## Work task 1
In the podcast page about Mahlaqa Shaukat and Aim Fit, reproduce the passage starting with "Mahlaqa never planned" and going on through "was an awakening.".
## Work task 2
Carry on the write-up of the podcast conversation with Mahlaqa Shaukat, starting after its final sentence.

## Text for analysis
----------------

Skip to content

Happy Chirp · Jun 6, 2026 · 1:48:08

Aim fit and live well! ft. Mahlaqa Shaukat

Diving into some extremely insightful conversations with Mahlaqa Shaukat, owner and founder of Pakistans gym Aim Fit that changed the fitness scene in the country.

with Mahlaqa Shaukat

7 min read

This one is just me sitting down with Mahlaqa Shaukat, the founder of Aim Fit. If you know the happy place that is Aim Fit studios, you’ll know the energy Mahlaqa has poured into building a community where women actually feel alive. But what I love about this conversation is how far back we go, to the real, vulnerable moments that shaped her, and how honestly we talk about the hard parts. Not just the business highs, but the panic, the identity loss of motherhood, and the heavy cultural scripts we are all untangling around our bodies.

From oxford nerd to founder

Mahlaqa never planned for fitness. She was the academic child, the maths and physics girl, studying a triple degree in engineering, economics, and management at Oxford. She tells me, “I was a nerd through and through. My entire existence was my academic achievements.” At Oxford, she saw her friends doing half marathons and 10k runs as a side hustle. It was a jolt. In her elite private school in Pakistan, sports for girls just was not a priority. So when she picked up rowing in her fourth year, she realized how generally unfit she was. That was an awakening.

----------------

Caption-style text data:
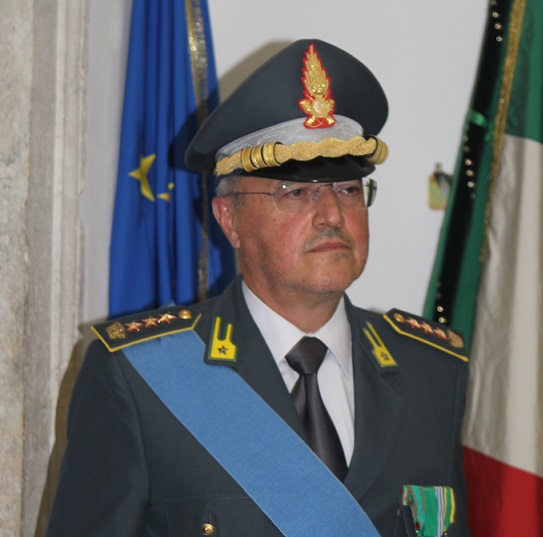 Guardia di Finanza, il colonnello <br> Paoluzi lascia il comando <br> al tenente colonnello Tartaglia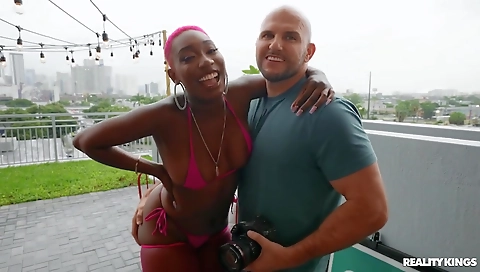 Super-hot bianca give spasms and foot girls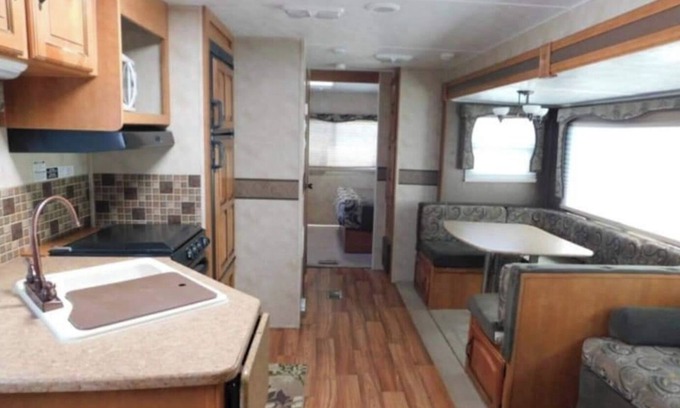 Sault Ste. Marie Casa | Cozy RV in Pleasant Sault Ste. Marie with AC - Sleeps 7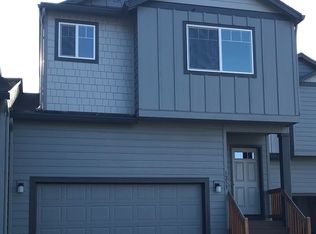 1235 SE Windsong Dr, Cascade Locks, OR 97014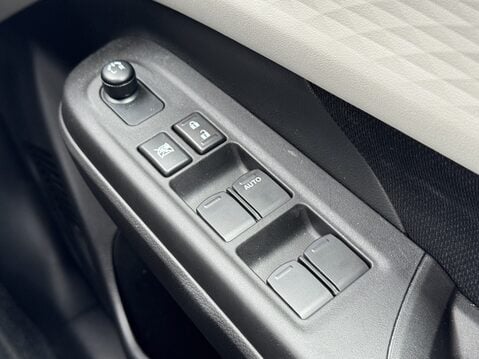 Suzuki Swift 1.2 Mild Hybrid Motion 5dr 30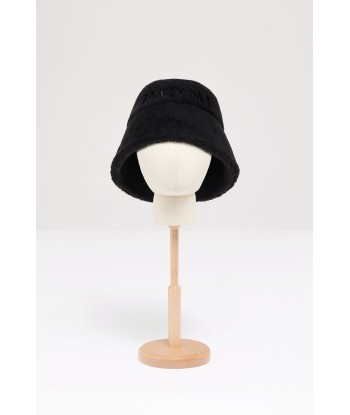 Patou bucket hat in faux shearling chez Cornerstreet bien 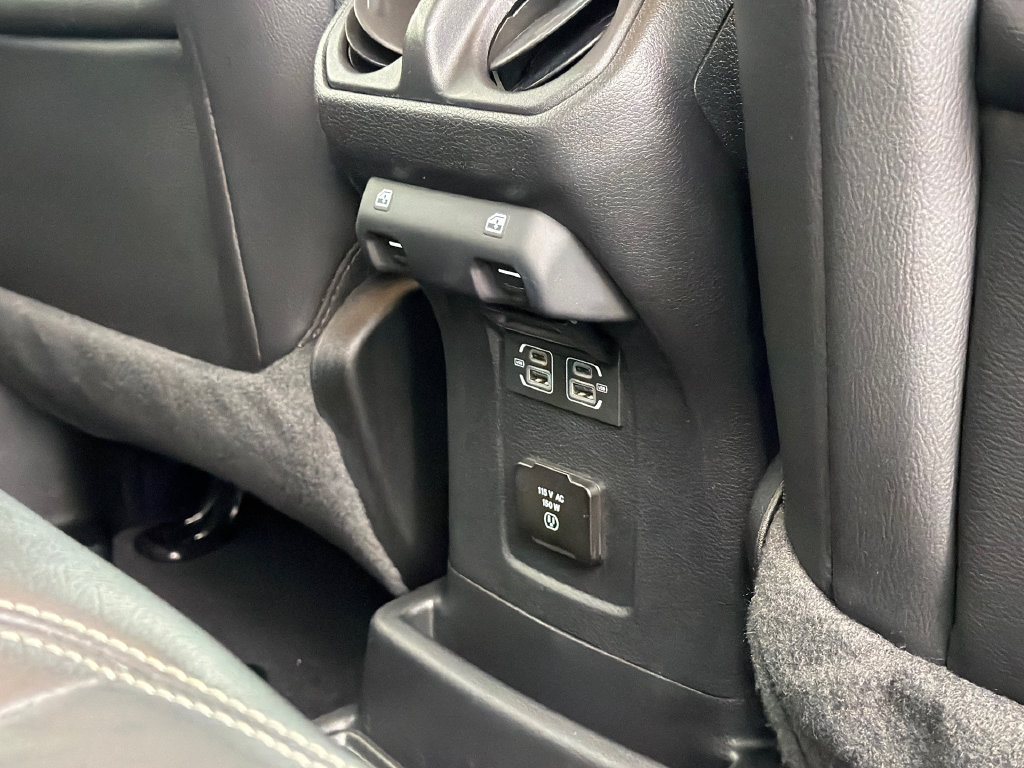Used 2023 Jeep Wrangler Unlimited Sahara w/ Cold Weather Group AWD/4WD image 15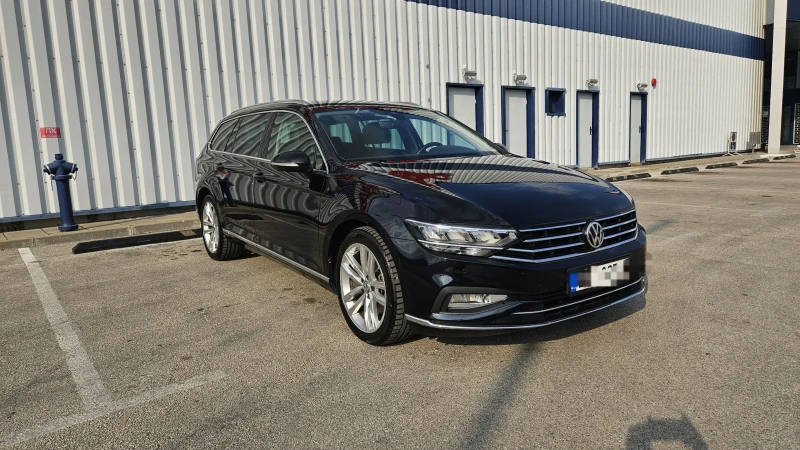 VW Passat, снимка 1 - Автомобили и джипове - 47593953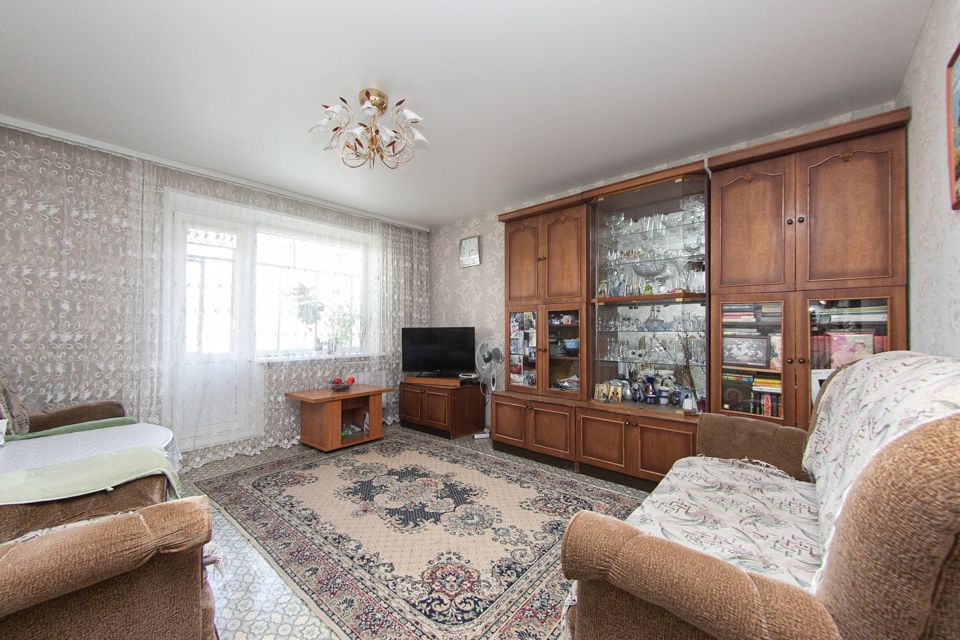 Продаётся 3-комнатная квартира, 65.9 м²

----------------

## Task response 1
Mahlaqa never planned for fitness. She was the academic child, the maths and physics girl, studying a triple degree in engineering, economics, and management at Oxford. She tells me, “I was a nerd through and through. My entire existence was my academic achievements.” At Oxford, she saw her friends doing half marathons and 10k runs as a side hustle. It was a jolt. In her elite private school in Pakistan, sports for girls just was not a priority. So when she picked up rowing in her fourth year, she realized how generally unfit she was. That was an awakening.

## Task response 2
A panic attack that changed everything

Right before her Oxford exams, sitting in the library, she had a panic attack. She describes it plainly: “All of a sudden my heart rate went up, and I felt like I was going to have a heart attack and die.” She called the NHS helpline. The guy on the phone told her she might be having a panic attack and recommended yoga. She could not stand that feeling, so she looked up yoga studios that very moment. In the middle of exam season, she started going to hot yoga classes. She signed up for a 30-day challenge and did not miss a single day. “I kept going back because I felt better the next 24 hours. Even though it was a hassle, I did not want to take a day off.” That daily reprieve planted the seed.

London, loneliness, and a dance class that lit her up

After Oxford, Mahlaqa moved to London to work as a consultant. The shiny corporate world was lonely. She remembers crying in a black cab once when her mom called, for no good reason. Her mom, who also struggled with anxiety, kept telling her to exercise. She found a trainer at Deloitte’s company gym, a former Broadway dancer who taught a crazy, music-blasting dance class. “I love to dance, and if I could mix my love for dance with exercise and never have to get on a treadmill again, that moment was it for me.” That joy in movement stayed with her.

Building a community, not just a gym

When she moved back to Pakistan, she walked into a local gym and realized nothing like that existed. So she started teaching dance classes in a borrowed space. Her sister Noor joined her. The first studio had no light, leaked when it rained, but they designed an experience, not just a workout. “We are not a fitness space or a gym. We are a community.” Mahlaqa tells me about an older woman at the studio who pulled her aside and said, “I lost my husband a year ago. Aim Fit is not about a fitness class. It is about just feeling alive.” That is why they kept their standards global and their vibe welcoming. Aim Fit became my happy place, a tagline the members themselves gave them.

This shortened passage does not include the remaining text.